チャンギ空港は今年、旅行者だけでなく地元の人々もアクセスできる大型複合施設「ジュエル」をオープンした。

ニューヨークのジョン・F・ケネディ国際空港に今年、インフィニティプールや展望台を備えたTWAホテルがオープンするなど、高級なショッピングや食事以外も楽しめる空港は増えている。しかし、チャンギ空港ほど既成概念の枠を超えた場所はない。

ジュエルはその最新の例で、お洒落なレストランやショップ、バーはもちろん、目を見張る庭園や、ウィリー・ウォンカのチョコレート工場にあってもおかしくない不思議なものもある。鮮やかな花で作られた動物、地面から霧が立ち上る子どもの遊び場、足元がガラスの橋、花が咲いた生け垣の迷路──。

ターミナル3のトランジットエリア(写真:Lauryn Ishak/The New York Times)

空港自体がエネルギッシュな目的地の場合、旅行者はどんな体験をするのだろう? それを確かめるため、私はホテル「クラウンプラザ・チャンギエアポート」にチェックインした(スカイトラックスによると、同ホテルは5年連続で世界最高のエアポートホテルに選ばれている)。

クラウンプラザに到着したのは午前7時。ターミナルにいながらトロピカルリゾートの雰囲気を味わえるので、あえてこの時間にした。屋外プールにラウンジチェア、ウッドデッキ、ヤシの木。一部の客室からは直接プールに泳いで行くことができる。

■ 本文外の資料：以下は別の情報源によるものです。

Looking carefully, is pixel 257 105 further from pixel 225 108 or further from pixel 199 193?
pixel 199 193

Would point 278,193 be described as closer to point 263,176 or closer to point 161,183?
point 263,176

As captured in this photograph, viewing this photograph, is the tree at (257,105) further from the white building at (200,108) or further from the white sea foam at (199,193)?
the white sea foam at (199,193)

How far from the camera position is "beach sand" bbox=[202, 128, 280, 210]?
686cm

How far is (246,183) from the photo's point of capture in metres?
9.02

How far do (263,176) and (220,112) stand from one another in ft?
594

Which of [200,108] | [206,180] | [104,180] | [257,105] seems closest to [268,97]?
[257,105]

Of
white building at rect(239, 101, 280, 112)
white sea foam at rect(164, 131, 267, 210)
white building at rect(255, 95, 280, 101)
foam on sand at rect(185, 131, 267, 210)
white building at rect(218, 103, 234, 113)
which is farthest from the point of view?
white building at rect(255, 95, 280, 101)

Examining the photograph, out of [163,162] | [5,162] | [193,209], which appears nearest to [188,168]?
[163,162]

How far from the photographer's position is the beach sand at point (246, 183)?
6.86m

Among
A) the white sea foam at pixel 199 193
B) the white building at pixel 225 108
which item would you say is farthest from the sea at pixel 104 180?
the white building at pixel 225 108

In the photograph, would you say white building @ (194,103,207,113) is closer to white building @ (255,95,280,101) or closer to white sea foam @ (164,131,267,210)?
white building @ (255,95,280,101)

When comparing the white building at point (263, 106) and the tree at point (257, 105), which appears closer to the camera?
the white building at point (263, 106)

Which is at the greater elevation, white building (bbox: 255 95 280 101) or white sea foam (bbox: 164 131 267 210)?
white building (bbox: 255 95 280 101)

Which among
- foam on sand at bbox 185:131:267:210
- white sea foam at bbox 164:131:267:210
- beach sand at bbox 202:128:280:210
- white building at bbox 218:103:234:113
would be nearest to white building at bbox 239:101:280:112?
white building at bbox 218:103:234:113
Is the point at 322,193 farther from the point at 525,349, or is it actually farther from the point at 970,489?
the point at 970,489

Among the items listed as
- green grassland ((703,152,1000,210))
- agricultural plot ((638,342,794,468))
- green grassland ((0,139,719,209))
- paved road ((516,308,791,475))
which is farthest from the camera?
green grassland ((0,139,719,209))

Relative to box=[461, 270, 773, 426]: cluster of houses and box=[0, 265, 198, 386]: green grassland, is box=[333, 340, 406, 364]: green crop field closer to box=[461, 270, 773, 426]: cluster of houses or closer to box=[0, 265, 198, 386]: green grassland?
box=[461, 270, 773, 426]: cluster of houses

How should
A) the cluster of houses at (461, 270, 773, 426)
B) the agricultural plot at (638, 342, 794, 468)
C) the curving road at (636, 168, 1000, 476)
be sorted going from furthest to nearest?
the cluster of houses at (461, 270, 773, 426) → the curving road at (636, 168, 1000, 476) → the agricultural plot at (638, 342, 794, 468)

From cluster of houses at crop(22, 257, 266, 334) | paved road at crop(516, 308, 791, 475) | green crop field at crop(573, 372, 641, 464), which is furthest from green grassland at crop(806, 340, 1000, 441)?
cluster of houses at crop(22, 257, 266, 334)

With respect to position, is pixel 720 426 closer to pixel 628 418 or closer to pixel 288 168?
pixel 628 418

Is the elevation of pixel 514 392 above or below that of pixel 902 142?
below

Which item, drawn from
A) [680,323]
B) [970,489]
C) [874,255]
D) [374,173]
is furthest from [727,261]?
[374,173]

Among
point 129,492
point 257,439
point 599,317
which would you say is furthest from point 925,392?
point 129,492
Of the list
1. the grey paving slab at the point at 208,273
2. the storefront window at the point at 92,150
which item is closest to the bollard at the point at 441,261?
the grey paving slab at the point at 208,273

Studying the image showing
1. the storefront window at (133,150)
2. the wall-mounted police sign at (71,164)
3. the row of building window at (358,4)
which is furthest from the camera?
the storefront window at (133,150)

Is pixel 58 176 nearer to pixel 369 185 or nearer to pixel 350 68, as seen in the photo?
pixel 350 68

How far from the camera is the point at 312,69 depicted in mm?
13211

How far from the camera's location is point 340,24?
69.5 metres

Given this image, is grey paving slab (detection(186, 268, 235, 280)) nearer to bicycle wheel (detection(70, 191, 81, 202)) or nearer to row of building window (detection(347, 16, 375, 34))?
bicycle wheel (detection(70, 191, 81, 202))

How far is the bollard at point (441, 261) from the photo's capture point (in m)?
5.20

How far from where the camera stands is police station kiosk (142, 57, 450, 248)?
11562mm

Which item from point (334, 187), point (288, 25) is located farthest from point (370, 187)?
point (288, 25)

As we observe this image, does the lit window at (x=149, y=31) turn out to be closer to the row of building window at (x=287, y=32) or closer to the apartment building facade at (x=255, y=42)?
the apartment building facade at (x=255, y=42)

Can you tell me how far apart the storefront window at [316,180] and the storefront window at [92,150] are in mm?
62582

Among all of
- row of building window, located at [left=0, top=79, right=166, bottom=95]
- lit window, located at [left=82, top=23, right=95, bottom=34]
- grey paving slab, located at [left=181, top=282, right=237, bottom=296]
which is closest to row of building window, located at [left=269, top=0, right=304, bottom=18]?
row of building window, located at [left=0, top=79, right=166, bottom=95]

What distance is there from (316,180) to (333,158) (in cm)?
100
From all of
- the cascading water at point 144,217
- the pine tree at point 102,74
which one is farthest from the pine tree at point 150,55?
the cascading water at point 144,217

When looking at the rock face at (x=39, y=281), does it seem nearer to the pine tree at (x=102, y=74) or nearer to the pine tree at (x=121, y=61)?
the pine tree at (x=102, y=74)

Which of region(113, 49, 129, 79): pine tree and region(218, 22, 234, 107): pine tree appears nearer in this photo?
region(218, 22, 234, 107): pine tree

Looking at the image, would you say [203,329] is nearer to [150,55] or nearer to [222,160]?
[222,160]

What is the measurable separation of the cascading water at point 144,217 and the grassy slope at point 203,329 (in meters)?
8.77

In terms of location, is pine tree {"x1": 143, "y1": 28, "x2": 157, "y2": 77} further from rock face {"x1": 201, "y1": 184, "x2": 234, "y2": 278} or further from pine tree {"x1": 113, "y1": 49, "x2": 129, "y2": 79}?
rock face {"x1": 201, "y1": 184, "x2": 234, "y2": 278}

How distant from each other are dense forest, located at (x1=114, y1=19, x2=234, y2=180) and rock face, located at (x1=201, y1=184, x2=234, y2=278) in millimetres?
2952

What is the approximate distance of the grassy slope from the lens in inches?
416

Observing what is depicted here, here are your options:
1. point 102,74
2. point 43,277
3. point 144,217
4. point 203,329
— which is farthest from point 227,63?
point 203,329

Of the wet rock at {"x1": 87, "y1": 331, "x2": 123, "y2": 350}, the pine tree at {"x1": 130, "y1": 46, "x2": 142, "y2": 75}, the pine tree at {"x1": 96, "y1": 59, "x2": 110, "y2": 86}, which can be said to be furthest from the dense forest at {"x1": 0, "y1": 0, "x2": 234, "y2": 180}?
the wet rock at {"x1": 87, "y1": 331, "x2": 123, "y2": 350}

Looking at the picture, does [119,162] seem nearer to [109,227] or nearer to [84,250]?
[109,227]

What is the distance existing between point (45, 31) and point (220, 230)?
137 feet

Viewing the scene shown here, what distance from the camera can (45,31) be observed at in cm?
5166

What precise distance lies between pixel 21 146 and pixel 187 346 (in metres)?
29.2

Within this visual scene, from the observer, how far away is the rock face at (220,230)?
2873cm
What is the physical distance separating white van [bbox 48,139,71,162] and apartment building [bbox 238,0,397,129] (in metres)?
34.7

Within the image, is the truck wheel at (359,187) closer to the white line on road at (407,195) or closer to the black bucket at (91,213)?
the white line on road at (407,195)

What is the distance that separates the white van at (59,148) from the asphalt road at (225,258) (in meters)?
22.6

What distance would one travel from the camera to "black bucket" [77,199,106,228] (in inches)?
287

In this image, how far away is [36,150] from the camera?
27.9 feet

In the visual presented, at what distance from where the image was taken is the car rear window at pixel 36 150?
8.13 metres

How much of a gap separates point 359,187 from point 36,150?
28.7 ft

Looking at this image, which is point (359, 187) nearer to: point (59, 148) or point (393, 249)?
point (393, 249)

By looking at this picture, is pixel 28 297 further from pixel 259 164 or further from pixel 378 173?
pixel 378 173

水面に光が反射するプールの脇の通路はオープンエアになっていて、シンガポールらしい暑さを感じる。

ファンタジーとディストピアが紙一重のワンダーランド

ホテルはジュエルにつながる橋に隣接しているため、チャンギの最新スポットまで歩いて行くことができる(滝を間近に見ることのできる「スカイトレイン」には乗る価値があるが)。

私たちは午前に到着するフライトだったため、待つことがないようアーリーチェックインを申し込んでいた(追加料金は160シンガポールドル[約1万3000円])。

荷物を広げてから、ジュエルに向かった。モシェ・サフディが設計し、『アーキテクチュラル・ダイジェスト』誌で「神秘的な楽園」のようだと評されている。

高い木々と青々とした低木に囲まれた展望台に立ち、建物の中を流れる滝を眺めれば、魅了されない人はいないだろう。私はその独創性、スケール、美しさに驚嘆した。バックパックやスーツケースを持った人々が、滝の前で立ち止まり撮影をしていた。滝の水に太陽の光が差すと、虹まで現れた。

しかし、ワンダーランドはどこもそうだが、ファンタジーとディストピアは紙一重だ。周囲を見渡せば、温度管理された永遠に夏のドーム型都市に人々が暮らす未来を想像するのは難くない。